Von Slum zu Instagram

Film Londons Stadtteil Notting Hill hat eine bewegte Geschichte – nicht zuletzt als populärer Drehort
Ausgabe 25/2021
Hugh Grant charmant-romantisch in der Komödie „Notting Hill“ (1999)
Hugh Grant charmant-romantisch in der Komödie „Notting Hill“ (1999)

Foto: Ronald Grant/Imago Images

Der Name des Londoner Stadtviertels Notting Hill beschwört heute Bilder viktorianischer Townhouses, geschmackvoller Boutiquen und Flohmarktstände auf der Portobello Road herauf. Mit seiner Mischung aus beschaulicher britischer Dorfästhetik, kosmopolitischem Glamour und dem Echo des „Swinging London“ der 60er Jahre steht der Look des Bezirks wie kein anderer für die andauernde Anziehungskraft der englischen Metropole. Im Jahr 2019 schwärmte der „Instagram Guide London“: „Notting Hill ist absolut amazing! So ziemlich jeder in London würde gern in Notting Hill wohnen, weil es einfach wunderschön ist.“ Was Social-Media-Influencer hier für sich entdeckt haben, ist in der Film- und Fernsehwelt schon länger bekannt: Das im Westen der Stadt gelegene Viertel ist ein beliebter Drehort, der mit seinen bunten Hausfassaden, kleinen Gässchen und gemütlichen Cafés eine stilvolle urbane Britishness ausstrahlt.

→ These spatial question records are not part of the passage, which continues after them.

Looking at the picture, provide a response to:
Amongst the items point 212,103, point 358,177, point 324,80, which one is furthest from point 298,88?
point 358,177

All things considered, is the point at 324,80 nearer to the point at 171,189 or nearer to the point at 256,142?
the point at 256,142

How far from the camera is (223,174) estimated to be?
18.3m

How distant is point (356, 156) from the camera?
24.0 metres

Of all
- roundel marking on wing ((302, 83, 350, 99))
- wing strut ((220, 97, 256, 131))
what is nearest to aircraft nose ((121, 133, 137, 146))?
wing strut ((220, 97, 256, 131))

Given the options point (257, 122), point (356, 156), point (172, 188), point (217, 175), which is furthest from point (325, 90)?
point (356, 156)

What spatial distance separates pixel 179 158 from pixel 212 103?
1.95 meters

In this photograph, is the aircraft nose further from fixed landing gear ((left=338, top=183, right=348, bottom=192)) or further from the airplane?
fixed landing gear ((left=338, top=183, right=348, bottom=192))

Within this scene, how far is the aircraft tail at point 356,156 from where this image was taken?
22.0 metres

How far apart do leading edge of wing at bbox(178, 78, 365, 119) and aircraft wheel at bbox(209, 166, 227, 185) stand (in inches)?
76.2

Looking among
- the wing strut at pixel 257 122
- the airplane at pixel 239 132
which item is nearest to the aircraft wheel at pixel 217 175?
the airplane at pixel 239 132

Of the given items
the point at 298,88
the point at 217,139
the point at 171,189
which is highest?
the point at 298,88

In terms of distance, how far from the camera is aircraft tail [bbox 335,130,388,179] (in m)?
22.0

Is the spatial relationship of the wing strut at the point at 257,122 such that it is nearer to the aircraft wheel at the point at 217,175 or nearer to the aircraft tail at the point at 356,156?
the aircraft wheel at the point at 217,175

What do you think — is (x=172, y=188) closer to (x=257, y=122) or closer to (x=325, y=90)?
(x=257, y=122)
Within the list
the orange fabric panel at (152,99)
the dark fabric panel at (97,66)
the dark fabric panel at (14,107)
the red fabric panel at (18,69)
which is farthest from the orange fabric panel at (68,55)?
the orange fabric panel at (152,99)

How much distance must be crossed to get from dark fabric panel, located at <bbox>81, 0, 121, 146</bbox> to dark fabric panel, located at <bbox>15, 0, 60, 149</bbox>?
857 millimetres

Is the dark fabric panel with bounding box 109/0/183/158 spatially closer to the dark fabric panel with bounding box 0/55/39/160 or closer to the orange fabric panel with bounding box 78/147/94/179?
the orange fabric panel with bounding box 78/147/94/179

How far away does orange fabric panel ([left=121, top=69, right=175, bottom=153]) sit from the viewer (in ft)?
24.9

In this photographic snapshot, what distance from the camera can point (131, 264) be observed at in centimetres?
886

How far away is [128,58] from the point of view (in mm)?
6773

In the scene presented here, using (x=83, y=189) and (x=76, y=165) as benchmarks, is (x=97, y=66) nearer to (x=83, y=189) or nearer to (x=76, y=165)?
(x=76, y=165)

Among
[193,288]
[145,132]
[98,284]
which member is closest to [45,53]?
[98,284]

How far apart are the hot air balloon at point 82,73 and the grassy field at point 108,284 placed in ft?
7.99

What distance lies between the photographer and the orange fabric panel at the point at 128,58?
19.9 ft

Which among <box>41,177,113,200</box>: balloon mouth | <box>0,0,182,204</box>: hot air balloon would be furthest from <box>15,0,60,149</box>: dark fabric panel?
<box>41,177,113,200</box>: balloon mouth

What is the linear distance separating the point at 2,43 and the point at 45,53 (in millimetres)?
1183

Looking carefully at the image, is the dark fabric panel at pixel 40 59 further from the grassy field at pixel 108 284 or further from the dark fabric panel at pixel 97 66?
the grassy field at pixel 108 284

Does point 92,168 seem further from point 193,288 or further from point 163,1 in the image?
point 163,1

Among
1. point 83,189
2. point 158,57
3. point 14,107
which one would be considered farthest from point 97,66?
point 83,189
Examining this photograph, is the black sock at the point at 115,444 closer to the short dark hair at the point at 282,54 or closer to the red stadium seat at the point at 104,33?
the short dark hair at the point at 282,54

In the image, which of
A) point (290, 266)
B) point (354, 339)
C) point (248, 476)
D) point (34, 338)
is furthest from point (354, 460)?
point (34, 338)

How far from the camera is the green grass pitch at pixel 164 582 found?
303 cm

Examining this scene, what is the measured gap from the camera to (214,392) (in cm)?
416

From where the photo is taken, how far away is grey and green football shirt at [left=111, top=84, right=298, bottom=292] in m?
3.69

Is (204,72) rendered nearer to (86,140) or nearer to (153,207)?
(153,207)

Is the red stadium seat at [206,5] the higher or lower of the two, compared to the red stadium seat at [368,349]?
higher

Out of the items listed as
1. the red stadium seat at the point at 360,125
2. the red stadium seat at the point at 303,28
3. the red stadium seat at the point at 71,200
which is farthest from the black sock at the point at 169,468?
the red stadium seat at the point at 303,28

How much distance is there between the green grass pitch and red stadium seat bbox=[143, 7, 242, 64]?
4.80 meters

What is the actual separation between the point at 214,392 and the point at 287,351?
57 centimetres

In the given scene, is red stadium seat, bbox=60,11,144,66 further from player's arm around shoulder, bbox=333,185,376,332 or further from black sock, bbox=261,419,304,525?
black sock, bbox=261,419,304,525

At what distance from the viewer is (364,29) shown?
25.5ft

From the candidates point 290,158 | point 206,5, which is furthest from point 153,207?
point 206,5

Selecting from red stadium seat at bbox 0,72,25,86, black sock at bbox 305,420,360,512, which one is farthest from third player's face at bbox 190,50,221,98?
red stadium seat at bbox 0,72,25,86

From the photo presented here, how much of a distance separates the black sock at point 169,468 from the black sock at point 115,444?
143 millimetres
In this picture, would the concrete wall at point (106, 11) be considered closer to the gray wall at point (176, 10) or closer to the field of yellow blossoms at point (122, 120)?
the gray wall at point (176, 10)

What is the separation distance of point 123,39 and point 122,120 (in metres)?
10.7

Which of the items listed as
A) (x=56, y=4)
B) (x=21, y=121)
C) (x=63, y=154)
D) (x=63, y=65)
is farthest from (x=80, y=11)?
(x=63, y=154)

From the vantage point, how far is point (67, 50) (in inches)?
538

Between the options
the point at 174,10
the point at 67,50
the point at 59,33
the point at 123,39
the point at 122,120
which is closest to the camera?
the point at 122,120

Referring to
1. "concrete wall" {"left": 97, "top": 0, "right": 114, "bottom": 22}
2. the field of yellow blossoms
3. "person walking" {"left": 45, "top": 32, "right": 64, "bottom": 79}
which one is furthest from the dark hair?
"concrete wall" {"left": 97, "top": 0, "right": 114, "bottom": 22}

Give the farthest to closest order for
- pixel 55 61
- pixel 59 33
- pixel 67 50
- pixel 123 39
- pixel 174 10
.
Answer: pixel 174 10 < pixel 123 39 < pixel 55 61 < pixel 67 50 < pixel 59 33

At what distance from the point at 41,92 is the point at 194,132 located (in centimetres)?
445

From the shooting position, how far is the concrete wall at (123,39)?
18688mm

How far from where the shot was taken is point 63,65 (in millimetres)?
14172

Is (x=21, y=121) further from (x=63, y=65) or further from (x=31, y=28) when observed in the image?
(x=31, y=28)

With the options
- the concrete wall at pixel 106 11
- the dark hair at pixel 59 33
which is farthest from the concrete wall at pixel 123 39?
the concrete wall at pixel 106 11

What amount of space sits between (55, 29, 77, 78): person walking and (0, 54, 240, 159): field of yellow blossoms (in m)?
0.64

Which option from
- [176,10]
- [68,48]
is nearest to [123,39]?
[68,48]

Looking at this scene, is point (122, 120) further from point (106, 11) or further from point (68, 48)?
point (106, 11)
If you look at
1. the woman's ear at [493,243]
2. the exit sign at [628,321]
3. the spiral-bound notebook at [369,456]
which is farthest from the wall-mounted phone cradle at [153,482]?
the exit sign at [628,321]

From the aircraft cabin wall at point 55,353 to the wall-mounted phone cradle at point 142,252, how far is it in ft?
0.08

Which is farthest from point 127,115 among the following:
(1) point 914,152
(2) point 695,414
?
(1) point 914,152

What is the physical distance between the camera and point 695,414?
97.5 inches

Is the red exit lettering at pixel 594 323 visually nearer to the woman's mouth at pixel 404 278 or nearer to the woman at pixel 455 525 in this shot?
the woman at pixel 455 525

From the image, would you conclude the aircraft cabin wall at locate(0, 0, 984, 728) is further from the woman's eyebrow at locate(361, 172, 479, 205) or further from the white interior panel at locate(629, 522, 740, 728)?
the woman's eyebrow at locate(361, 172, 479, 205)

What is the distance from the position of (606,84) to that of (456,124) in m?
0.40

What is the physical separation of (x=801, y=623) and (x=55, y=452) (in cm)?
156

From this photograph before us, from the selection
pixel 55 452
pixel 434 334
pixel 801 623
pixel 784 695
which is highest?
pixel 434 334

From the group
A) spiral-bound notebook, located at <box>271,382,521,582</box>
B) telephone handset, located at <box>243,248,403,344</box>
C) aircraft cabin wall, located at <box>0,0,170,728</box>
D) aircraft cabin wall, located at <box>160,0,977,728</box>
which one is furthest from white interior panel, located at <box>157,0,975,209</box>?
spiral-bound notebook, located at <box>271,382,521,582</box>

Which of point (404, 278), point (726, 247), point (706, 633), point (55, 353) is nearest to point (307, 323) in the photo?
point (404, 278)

Ein Film hat im Besonderen zu diesem Kultfaktor beigetragen: Die charmante romantische Komödie Notting Hill aus dem Jahr 1999, die weltweit zum Blockbuster avancierte, dürfte vor allem für viele Nicht-Londoner bis heute untrennbar mit dem Viertel verbunden sein. Nicht von ungefähr weisen sich lokale Shops noch immer lautstark als Drehorte des Films aus. Dort verliebt sich Hugh Grant als tollpatschiger Buchhändler in die Kinodiva Anna Scott, gespielt von Julia Roberts, und stellt der vom Ruhm entfremdeten Amerikanerin die verschrobenen, aber herzlichen Bewohner seines pittoresken Viertels vor. Die betonte Niedlichkeit des Films täuscht aber allzu leicht über die komplexe geografische Identität des realen Ortes hinweg.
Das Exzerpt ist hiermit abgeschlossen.